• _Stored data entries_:
+++

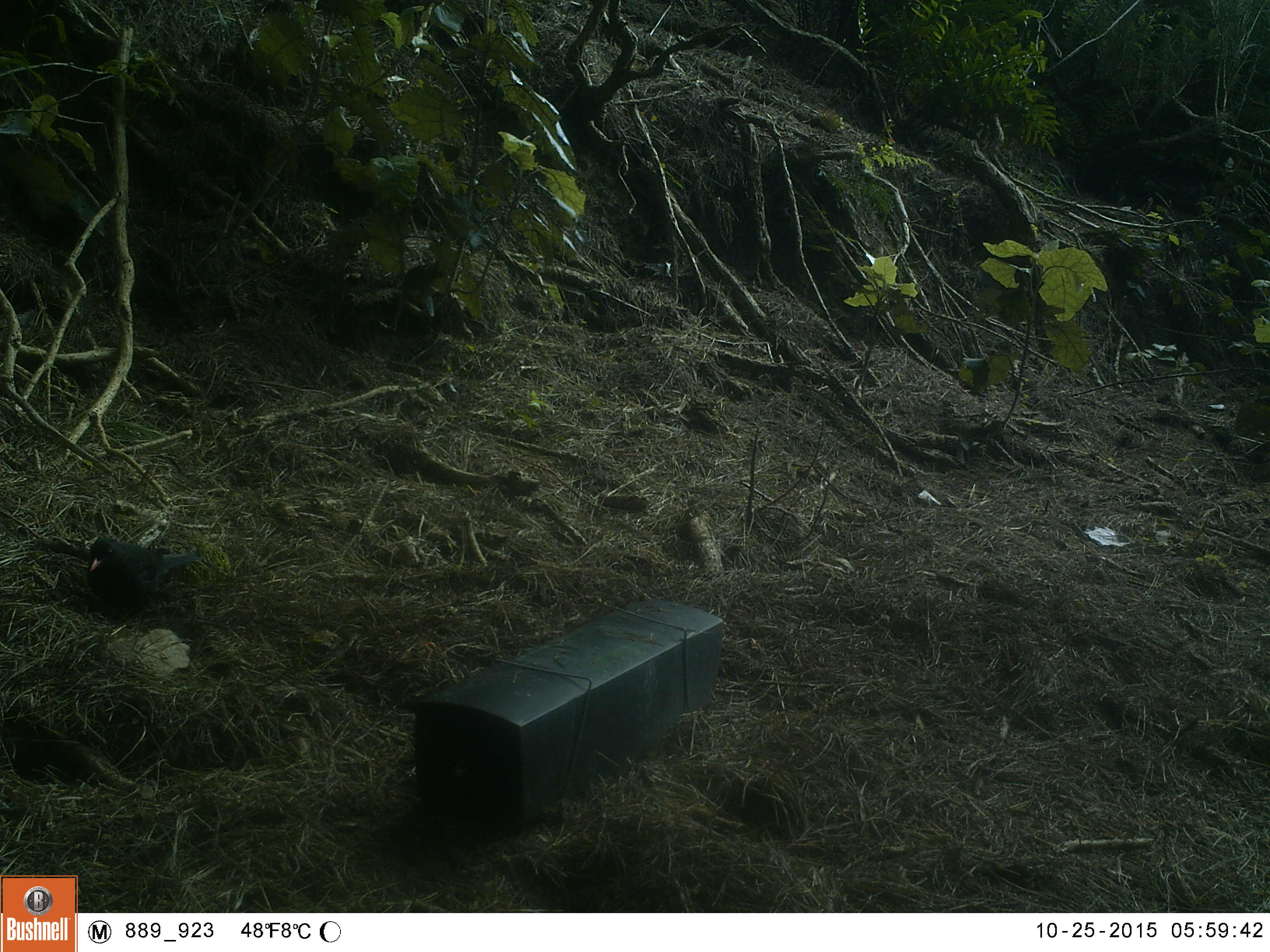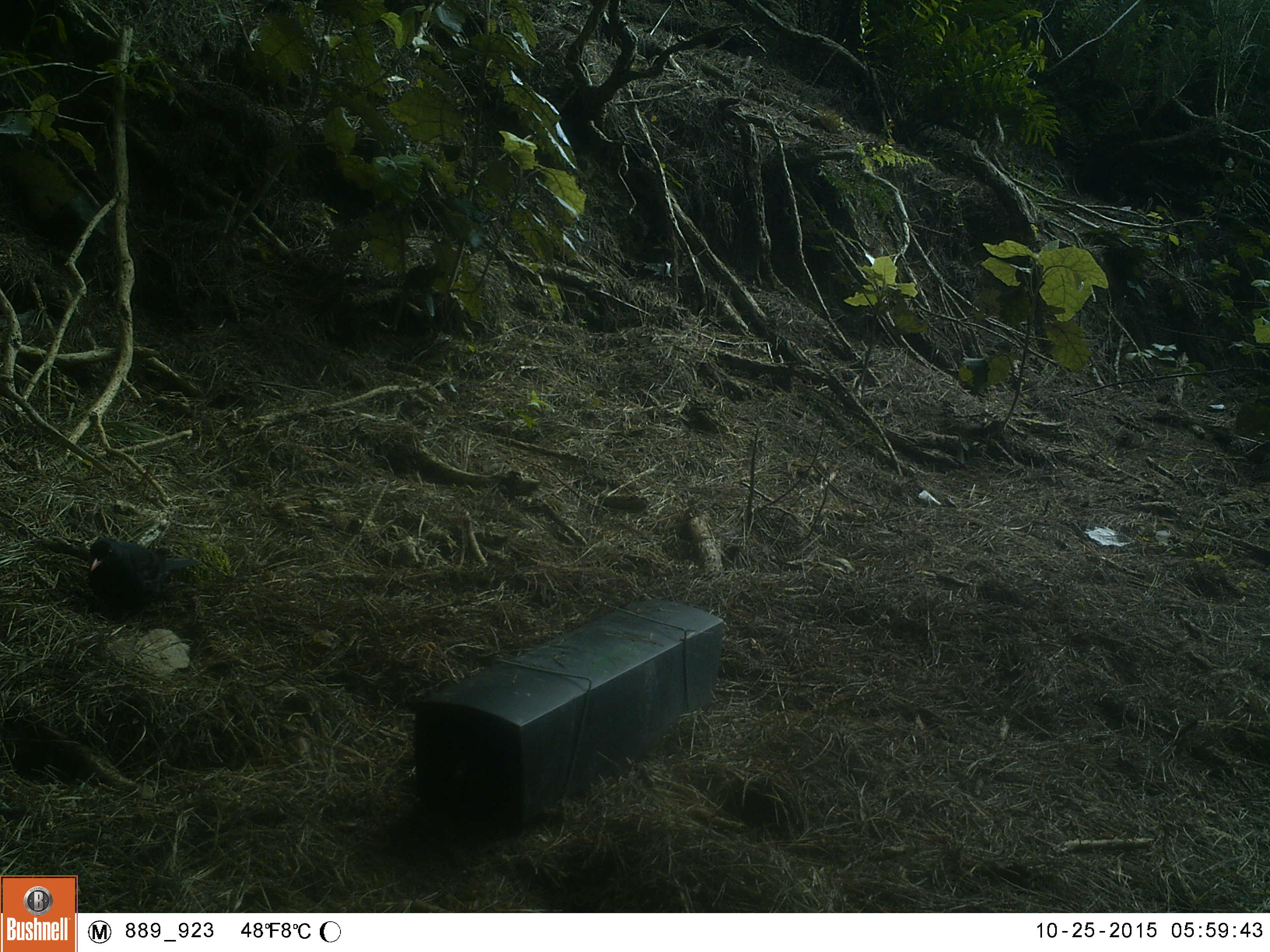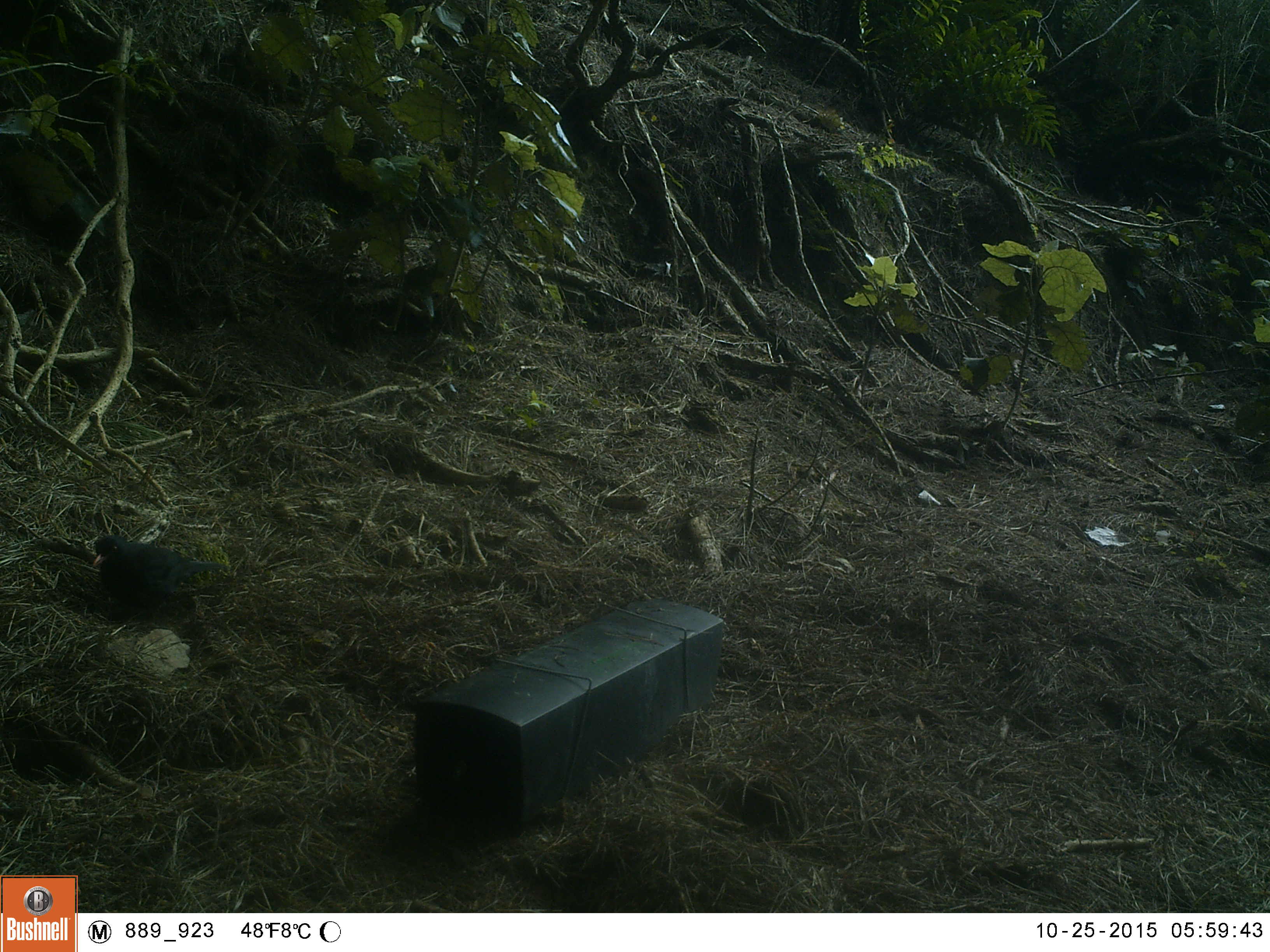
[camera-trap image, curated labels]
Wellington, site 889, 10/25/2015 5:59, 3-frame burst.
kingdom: Animalia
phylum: Chordata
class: Aves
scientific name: Aves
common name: bird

+++

• _WHAT NEEDS TO BE DONE_: Your job is to copy each entry exactly as written; the pictures do not go in.

• _SOLUTION FOR THIS TASK_:
[camera-trap image, curated labels]
Wellington, site 889, 10/25/2015 5:59, 3-frame burst.
kingdom: Animalia
phylum: Chordata
class: Aves
scientific name: Aves
common name: bird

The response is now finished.